• _Instruction_:
Everything from the line that contains "As apparent in this photo, of" through the final line of the records should be written out exactly, and nothing outside that span.

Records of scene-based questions

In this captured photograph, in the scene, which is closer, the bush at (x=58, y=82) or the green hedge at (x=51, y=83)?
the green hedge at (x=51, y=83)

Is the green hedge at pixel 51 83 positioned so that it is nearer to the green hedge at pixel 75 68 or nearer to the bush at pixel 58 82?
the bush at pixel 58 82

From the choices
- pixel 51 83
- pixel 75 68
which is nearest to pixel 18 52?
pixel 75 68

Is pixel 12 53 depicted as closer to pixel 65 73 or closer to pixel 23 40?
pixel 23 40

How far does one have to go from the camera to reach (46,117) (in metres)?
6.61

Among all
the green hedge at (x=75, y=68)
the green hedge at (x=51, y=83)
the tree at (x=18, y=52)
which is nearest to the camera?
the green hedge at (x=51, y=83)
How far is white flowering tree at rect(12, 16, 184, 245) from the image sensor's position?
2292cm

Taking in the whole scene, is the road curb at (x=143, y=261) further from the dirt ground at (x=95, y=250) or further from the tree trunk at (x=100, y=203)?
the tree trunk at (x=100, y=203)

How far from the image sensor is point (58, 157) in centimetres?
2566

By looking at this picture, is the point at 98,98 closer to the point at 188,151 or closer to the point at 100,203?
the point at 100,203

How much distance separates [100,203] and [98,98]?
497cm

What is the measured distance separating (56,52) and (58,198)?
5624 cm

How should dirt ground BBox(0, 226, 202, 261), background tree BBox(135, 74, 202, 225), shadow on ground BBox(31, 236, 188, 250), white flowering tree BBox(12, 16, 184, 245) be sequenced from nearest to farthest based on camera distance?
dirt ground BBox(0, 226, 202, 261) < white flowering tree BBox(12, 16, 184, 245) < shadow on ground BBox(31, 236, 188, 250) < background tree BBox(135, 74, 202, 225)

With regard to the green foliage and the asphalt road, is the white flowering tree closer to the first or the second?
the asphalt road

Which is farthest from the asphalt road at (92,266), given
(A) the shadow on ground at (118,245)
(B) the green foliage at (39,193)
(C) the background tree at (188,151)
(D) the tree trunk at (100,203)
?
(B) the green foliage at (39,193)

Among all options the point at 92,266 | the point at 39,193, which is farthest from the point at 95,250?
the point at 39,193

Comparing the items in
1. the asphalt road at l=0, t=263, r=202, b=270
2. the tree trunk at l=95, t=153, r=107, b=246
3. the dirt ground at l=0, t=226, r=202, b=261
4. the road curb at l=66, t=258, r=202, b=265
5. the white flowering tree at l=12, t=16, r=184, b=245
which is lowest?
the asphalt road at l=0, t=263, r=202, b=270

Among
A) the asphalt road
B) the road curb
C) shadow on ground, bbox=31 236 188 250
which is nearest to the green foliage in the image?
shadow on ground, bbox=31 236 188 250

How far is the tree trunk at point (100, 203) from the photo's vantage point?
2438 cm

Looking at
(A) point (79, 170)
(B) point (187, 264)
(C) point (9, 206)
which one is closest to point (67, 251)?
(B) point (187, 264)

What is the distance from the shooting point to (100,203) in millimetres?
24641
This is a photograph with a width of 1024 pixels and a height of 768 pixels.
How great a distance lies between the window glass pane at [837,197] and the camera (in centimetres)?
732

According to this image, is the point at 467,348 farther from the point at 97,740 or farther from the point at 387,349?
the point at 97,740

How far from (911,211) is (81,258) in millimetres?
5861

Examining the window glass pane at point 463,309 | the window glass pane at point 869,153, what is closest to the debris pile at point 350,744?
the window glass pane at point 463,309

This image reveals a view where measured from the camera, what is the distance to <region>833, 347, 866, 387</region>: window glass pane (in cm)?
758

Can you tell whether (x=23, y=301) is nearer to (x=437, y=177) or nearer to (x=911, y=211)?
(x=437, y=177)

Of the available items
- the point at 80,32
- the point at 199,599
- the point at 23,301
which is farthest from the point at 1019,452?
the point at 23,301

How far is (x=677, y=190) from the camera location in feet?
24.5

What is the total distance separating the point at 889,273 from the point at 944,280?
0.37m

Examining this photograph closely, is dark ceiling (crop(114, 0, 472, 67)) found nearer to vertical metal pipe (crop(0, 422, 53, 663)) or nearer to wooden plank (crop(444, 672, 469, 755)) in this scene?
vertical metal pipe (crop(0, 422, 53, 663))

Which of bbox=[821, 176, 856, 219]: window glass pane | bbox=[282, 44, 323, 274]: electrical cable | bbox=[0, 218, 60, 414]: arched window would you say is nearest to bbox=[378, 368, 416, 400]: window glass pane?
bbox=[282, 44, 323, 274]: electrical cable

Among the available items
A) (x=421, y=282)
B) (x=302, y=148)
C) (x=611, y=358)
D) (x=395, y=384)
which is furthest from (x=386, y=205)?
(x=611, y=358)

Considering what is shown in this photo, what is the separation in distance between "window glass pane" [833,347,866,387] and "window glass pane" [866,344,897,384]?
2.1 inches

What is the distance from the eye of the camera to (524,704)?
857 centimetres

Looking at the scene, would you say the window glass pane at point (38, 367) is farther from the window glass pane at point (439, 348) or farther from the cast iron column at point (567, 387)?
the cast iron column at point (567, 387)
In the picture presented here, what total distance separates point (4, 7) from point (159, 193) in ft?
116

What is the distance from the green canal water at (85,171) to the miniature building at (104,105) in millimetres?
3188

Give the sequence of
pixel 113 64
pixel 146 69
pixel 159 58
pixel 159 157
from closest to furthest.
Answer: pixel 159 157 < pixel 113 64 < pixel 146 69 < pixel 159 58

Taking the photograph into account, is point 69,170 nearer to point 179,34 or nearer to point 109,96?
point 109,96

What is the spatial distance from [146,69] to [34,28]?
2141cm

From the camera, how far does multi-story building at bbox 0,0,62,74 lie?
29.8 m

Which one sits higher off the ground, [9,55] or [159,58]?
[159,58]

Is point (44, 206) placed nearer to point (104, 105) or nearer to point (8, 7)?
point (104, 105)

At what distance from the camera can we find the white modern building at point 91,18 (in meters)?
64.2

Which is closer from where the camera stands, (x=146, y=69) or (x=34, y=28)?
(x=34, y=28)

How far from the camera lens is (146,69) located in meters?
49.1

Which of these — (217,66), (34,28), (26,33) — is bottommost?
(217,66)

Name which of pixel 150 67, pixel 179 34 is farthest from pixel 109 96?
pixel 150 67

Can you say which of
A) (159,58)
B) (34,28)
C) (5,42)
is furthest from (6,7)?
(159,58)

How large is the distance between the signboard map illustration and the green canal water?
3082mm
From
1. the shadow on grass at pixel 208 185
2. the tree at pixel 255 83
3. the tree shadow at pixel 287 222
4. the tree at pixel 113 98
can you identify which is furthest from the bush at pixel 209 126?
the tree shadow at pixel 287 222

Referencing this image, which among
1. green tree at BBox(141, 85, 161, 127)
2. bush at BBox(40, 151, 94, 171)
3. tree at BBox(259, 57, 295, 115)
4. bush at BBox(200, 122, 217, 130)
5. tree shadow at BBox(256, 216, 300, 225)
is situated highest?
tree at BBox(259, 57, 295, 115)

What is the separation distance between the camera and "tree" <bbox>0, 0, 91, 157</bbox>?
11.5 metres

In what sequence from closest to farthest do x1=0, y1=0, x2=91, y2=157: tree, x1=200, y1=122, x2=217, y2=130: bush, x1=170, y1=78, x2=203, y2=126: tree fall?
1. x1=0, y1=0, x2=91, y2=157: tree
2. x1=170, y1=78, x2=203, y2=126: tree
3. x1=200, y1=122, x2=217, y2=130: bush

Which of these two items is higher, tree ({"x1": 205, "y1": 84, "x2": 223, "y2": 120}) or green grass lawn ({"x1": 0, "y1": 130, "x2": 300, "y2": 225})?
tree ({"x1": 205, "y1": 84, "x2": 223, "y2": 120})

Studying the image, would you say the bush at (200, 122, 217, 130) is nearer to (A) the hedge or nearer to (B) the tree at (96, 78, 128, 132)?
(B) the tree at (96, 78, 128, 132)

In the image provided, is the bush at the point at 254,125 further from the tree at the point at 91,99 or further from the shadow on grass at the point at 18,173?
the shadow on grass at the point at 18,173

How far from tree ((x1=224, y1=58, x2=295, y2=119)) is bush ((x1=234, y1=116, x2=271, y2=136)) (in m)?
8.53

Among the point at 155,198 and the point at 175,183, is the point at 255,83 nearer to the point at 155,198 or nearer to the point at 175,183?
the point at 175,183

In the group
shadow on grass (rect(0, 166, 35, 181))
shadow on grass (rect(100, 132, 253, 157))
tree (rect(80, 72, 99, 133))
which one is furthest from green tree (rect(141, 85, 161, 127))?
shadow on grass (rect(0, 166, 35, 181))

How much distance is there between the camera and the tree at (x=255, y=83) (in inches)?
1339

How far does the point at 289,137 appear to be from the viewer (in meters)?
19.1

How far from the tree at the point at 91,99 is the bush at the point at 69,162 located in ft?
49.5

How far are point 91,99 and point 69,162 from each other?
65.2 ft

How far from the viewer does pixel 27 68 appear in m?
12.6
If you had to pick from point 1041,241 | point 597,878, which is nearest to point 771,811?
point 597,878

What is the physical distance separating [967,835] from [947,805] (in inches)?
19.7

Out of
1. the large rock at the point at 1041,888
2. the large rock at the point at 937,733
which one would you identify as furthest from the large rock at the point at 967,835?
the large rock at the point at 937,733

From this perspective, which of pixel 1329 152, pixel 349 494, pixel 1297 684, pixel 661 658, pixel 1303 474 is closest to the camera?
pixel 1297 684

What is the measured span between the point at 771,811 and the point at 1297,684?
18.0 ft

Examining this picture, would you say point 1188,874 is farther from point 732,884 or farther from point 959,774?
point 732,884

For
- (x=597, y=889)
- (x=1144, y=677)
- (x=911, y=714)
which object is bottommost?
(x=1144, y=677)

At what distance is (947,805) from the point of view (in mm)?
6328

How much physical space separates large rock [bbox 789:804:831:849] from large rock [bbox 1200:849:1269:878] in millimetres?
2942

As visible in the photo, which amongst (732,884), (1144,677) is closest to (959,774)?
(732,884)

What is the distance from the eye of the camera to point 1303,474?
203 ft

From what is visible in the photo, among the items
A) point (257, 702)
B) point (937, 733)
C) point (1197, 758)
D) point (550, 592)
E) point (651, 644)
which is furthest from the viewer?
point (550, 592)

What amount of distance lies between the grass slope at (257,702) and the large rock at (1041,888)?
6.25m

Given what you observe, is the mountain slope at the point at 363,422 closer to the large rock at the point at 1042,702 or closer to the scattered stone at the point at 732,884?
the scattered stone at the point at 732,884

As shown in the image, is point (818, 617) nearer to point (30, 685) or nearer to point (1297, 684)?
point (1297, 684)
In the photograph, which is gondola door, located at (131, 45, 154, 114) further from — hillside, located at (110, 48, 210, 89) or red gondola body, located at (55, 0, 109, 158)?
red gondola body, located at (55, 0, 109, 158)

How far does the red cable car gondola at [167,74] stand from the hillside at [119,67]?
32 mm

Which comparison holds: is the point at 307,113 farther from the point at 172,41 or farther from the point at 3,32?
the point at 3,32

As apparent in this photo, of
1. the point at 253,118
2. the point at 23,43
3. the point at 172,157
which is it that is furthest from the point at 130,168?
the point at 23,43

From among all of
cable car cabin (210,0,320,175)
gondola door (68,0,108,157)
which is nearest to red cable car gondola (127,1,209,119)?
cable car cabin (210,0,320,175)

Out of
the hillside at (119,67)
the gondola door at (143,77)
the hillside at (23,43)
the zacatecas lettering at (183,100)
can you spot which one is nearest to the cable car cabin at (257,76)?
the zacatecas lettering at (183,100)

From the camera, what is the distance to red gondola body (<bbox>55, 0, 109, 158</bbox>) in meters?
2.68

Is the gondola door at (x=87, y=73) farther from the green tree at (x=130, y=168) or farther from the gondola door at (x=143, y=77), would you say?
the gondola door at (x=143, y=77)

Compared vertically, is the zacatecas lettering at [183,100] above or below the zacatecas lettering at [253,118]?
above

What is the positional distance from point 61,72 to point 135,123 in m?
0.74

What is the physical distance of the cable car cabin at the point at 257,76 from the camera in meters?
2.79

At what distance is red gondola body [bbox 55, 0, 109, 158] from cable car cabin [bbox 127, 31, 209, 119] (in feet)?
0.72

• _Solution_:
As apparent in this photo, of
1. the point at 253,118
2. the point at 23,43
3. the point at 172,157
which is it that is furthest from the point at 130,168?
the point at 23,43

From among all of
cable car cabin (210,0,320,175)
gondola door (68,0,108,157)
which is nearest to red cable car gondola (127,1,209,119)?
cable car cabin (210,0,320,175)

Out of
the hillside at (119,67)
the gondola door at (143,77)
the hillside at (23,43)
the zacatecas lettering at (183,100)
can you spot which one is nearest to the cable car cabin at (257,76)?
the zacatecas lettering at (183,100)

From the camera, what is the distance to red gondola body (<bbox>55, 0, 109, 158</bbox>) in meters?
2.68

Is the gondola door at (x=87, y=73) farther from the green tree at (x=130, y=168) or farther from the gondola door at (x=143, y=77), would you say?
the gondola door at (x=143, y=77)

Compared vertically, is the zacatecas lettering at [183,100] above or below the zacatecas lettering at [253,118]?
above

What is the positional distance from point 61,72 to point 135,123 in m?
0.74

What is the physical distance of the cable car cabin at the point at 257,76 from the camera in meters?
2.79

At what distance is red gondola body [bbox 55, 0, 109, 158] from cable car cabin [bbox 127, 31, 209, 119] (in feet)?
0.72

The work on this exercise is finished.